In July 1983, "Father Guadalupe" (James Francis Carney) resigned from the Jesuits and decided to accompany, as their chaplain, Reyes Mata's 96 Honduran guerrillas from Nicaragua back to Honduras. Reyas Mata, who was using the alias Comandante Pablo Mendoza was declaring war on the oligarchs in power in Honduras who were enmeshed with the US capitalists. The Sandinista National Liberation Front (FSLN) wanted him to use Nicaragua as a base for incursions into Honduras, hoping they could later use the guerrillas as a bargaining chip with the Honduran government. Possibly Reyes Mata, suspected the double-cross, but he was unwilling to conduct the operation from Nicaragua, believing he had better support in the east.

The last absolutely known whereabouts of the group were near the border between Nicaragua to Honduras, on 19 July 1983, as verified in Reyes Mata's diary, which was recovered and translated into English by the Foreign Broadcast Information Service (FBIS), later declassified by the CIA. They were in the Olancho Department in the Piedras Azules when the guerrilla column was identified and besieged by Honduran military troops, possibly accompanied by US and Nicaraguan allied forces. Initial reports claimed that they were killed in a series of gun battles, in an operation of Honduran and US troops called "Patuca" led by General Gustavo Alvarez. However, soldiers reported that Reyes Mata had been taken alive and was held as a prisoner at the Air base at El Aguacate for interrogation. News reports in the US stated that Reyes Mata was killed on 18 September 1983 and that "Father Guadalupe" died of exhaustion and starvation while trying to escape.

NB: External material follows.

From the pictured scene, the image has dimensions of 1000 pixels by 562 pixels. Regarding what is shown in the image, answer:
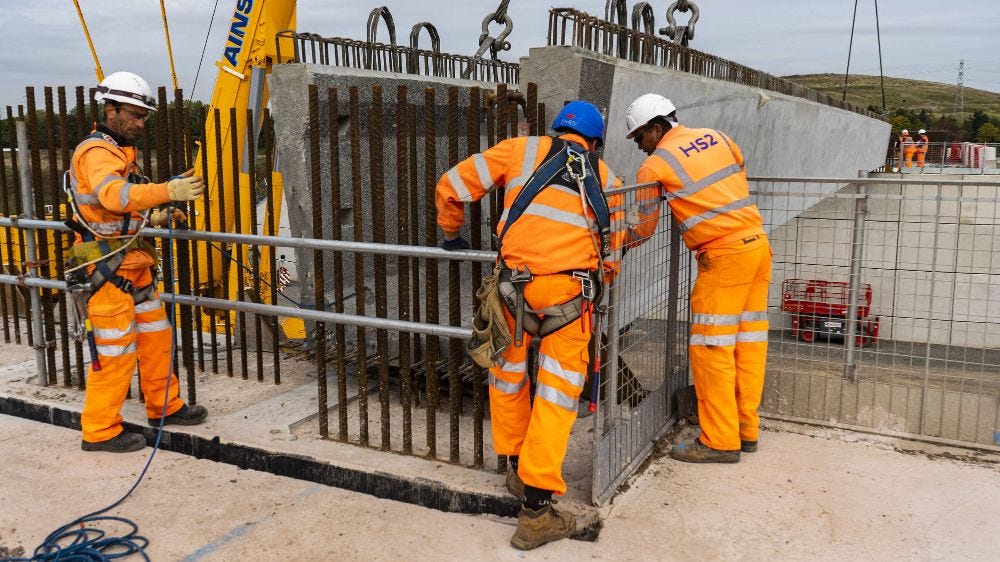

A declassified report from the United States indicated that Reyes Mata, who was unarmed, was shot by a squadron commander of the Honduran military in the presence of officers and that the body has never been found. El Diario Barricada, the official Sandanistan newspaper, reported the death on 3 October 1983. In 2014, a report issued by the governmental National Human Rights Commissioner in Honduras reported the death occurred on 16 September 1983 and released photographs of the death taken on 20 September 1983.